TEXTAUSZUG:
Fischer, Hermann 

Andere Namensformen:
  • von Fischer (ab 1902)
Geburtsdatum/-ort: 12.10.1851;  Stuttgart
Sterbedatum/-ort: 30.10.1920;  Tübingen
Beruf/Funktion:
  • Germanist
Kurzbiografie: 1859–1869 Schulzeit am Humanistischen Gymnasium Stuttgart und am Niederen theologischen Seminar in Blaubeuren
1869–1873 als Stipendiat am Tübinger Stift Studium an der Univ. Tübingen
1873 Promotion: „Die Forschungen über das Nibelungenlied seit Karl Lachmann“
1873–1874 Hilfslehrer am Humanistischen Gymnasium in Stuttgart
1874–1875 „Reiseurlaub“ zum Studium in Leipzig
1875 Württ. Prüfung für das Professorat an Gelehrtenschulen, Hilfslehrer am Gymnasium in Heilbronn
1875–1876 Provisorischer Bibliothekar
1876–1888 Definitiver vierter Bibliothekar an der Kgl.-öffentlichen Bibliothek (später Landesbibliothek) in Stuttgart, Titular-Professor
1883 Beginn der Tätigkeit am „Schwäbischen Wörterbuch“
1885 Mitglied der Maatschappij der Nederlandsche Letterkunde in Leiden
1888–1920 o. Prof. für Germanische Philologie an der Univ. Tübingen
1891 Vorsitzender des Literarischen Vereins in Stuttgart
1892 stellv. Mitglied des literarischen Sachverständigen Vereins (später literarische Sachverständigenkommission) für Württ., Baden und Hessen
1901 Rektor der Univ. Tübingen
1902 Ehrenkreuz des Ordens der Württ. Krone
1903 stellv. Vorsitzender des literarischen Sachverständigen Vereins
1904 ordentliches Mitglied der Württ. Kommission für Landesgeschichte
1913 korrespondierendes Mitglied der Kgl. Bayerischen Akademie der Wiss. (ab 1918 Bayerische Akademie der Wiss.), München
Weitere Angaben zur Person: Religion: ev.

AUFGABENSTELLUNG: Führe den biografischen Eintrag über Hermann Fischer im Anschluss an „Religion: ev.“ weiter.

[Zeilen aus einem Datensatz]
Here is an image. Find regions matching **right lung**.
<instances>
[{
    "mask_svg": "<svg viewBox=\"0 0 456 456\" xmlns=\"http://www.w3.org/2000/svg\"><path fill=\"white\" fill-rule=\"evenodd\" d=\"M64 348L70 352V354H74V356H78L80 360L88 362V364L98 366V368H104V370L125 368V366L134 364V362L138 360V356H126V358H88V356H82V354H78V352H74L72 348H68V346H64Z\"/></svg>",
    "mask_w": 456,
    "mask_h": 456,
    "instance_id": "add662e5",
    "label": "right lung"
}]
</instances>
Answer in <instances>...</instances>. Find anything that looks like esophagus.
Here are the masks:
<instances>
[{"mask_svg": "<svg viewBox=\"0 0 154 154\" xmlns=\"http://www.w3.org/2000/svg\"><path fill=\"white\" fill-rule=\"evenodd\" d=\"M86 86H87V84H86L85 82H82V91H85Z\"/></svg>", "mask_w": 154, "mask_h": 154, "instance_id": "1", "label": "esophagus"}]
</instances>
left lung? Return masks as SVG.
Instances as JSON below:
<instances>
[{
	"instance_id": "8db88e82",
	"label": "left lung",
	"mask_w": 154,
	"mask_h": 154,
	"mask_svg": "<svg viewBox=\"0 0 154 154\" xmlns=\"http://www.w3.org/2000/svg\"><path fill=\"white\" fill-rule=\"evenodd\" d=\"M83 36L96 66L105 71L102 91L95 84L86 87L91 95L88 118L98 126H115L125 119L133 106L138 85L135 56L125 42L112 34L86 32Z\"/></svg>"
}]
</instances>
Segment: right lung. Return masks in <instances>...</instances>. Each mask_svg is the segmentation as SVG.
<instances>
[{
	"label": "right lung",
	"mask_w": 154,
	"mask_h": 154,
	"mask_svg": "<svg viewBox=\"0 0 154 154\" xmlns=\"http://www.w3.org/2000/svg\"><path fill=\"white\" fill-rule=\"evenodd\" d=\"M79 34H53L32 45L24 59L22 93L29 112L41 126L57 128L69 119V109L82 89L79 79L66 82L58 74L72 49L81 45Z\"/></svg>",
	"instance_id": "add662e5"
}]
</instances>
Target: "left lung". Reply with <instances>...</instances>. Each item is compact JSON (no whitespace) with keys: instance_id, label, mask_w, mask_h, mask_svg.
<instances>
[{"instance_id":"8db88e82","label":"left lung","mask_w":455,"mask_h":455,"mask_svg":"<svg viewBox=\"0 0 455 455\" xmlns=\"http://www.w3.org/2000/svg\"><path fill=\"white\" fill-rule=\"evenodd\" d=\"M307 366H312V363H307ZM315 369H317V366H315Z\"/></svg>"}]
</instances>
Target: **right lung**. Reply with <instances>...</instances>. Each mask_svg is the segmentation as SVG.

ANTWORT:
Verheiratet: 1877 Julie, geb. Schmitz (1854–1936), Tochter des deutschen Generalkonsuls in Genua
Eltern: Vater: Johann Georg Fischer (1816–1897), Dr., Lehrer und Dichter
Mutter: Auguste, geb. Neubert (1811–1867)
Kinder: 2 Söhne, 4 Töchter, darunter: Walther (1882–1969), Prof. der Pathologie in Jena, Direktor des Gerichtsmedizinischen Instituts
GND-ID: GND/116556501

Biografie: Jörg Riecke (Autor)
Aus: Württembergische Biographien 3 (2017), 58-61

Fischer kam als Bibliothekar und zunächst gegen den Willen der Fakultät auf seinen Tübinger Lehrstuhl, den er dann aber mehr als 30 Jahre sehr erfolgreich ausfüllte. Er ist der Schöpfer des bahnbrechenden siebenbändigen „Schwäbischen Wörterbuchs“, das bis heute ein Standardwerk geblieben ist.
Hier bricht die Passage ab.